[Start Task material]

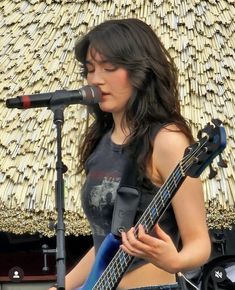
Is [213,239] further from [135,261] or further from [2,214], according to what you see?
[135,261]

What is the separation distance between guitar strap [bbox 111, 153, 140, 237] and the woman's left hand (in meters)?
0.15

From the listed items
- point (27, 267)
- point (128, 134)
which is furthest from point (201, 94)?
point (128, 134)

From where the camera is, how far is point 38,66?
4559mm

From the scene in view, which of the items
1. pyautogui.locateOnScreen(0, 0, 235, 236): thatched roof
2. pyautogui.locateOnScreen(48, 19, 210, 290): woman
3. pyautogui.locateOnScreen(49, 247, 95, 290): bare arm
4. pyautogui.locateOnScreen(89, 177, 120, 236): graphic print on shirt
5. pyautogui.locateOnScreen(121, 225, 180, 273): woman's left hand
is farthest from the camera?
pyautogui.locateOnScreen(0, 0, 235, 236): thatched roof

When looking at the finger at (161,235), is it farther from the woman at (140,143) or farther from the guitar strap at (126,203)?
the guitar strap at (126,203)

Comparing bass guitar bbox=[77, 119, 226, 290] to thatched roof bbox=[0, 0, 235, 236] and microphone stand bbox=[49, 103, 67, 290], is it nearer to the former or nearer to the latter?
microphone stand bbox=[49, 103, 67, 290]

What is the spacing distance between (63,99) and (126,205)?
33 cm

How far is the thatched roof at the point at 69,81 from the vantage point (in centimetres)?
410

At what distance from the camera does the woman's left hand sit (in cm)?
201

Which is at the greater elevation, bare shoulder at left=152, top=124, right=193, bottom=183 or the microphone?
the microphone

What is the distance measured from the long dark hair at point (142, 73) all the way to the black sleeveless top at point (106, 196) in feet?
0.24

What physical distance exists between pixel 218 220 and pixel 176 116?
5.62 feet

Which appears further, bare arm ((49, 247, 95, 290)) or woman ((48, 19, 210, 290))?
bare arm ((49, 247, 95, 290))

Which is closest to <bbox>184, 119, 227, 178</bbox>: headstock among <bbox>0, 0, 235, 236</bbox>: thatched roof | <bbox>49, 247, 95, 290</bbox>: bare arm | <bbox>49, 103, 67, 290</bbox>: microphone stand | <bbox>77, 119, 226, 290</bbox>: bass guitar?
<bbox>77, 119, 226, 290</bbox>: bass guitar
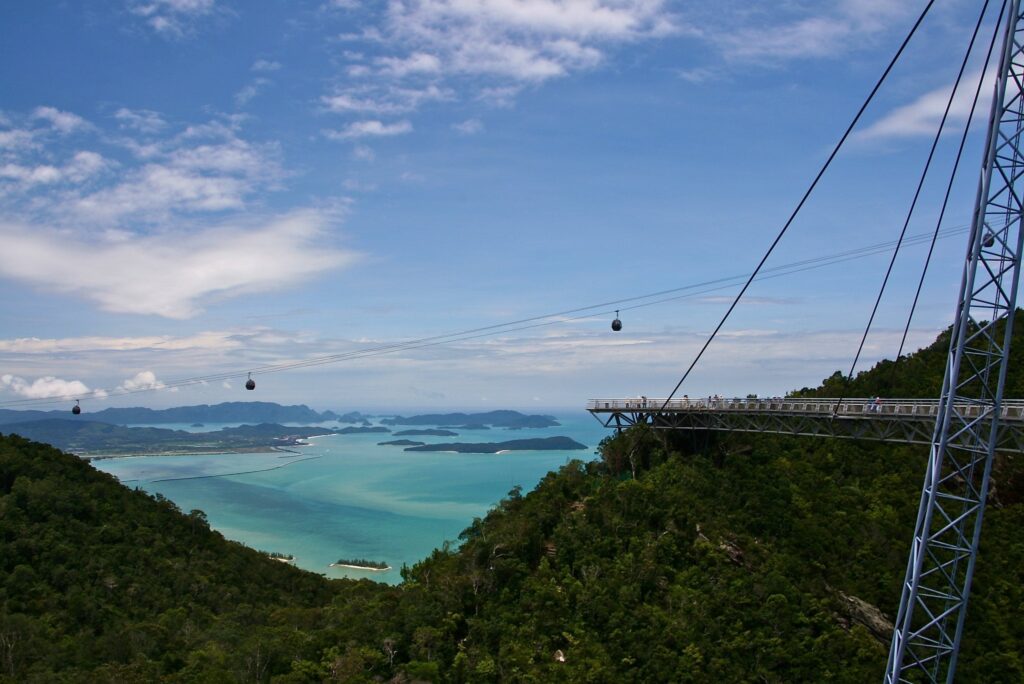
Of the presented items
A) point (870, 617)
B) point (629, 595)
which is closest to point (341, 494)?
point (629, 595)

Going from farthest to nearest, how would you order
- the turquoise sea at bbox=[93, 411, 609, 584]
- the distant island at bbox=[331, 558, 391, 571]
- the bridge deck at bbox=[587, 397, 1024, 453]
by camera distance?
the turquoise sea at bbox=[93, 411, 609, 584] < the distant island at bbox=[331, 558, 391, 571] < the bridge deck at bbox=[587, 397, 1024, 453]

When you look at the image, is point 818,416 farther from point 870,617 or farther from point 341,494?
point 341,494

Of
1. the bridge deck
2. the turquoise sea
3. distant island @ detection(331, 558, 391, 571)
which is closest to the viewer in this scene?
the bridge deck

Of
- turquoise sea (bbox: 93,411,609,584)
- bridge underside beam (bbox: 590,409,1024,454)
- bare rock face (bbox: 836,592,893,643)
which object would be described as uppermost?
bridge underside beam (bbox: 590,409,1024,454)

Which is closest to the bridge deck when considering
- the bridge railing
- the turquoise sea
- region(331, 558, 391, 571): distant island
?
the bridge railing

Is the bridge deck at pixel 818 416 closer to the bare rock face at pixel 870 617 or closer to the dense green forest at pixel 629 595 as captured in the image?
the dense green forest at pixel 629 595

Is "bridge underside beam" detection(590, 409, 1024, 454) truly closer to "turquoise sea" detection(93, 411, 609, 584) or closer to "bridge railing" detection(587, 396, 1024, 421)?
"bridge railing" detection(587, 396, 1024, 421)

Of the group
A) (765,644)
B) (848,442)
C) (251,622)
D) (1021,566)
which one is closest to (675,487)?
(765,644)

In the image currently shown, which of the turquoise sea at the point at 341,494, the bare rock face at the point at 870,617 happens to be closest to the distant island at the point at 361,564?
the turquoise sea at the point at 341,494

[End Task material]

Copy out the records verbatim, everything from the line containing "Going from farthest" down to the line containing "the turquoise sea at bbox=[93, 411, 609, 584] <", including both of those lines.

Going from farthest to nearest, how would you order
- the turquoise sea at bbox=[93, 411, 609, 584]
- the distant island at bbox=[331, 558, 391, 571]
- the bridge deck at bbox=[587, 397, 1024, 453]
by camera distance?
the turquoise sea at bbox=[93, 411, 609, 584] < the distant island at bbox=[331, 558, 391, 571] < the bridge deck at bbox=[587, 397, 1024, 453]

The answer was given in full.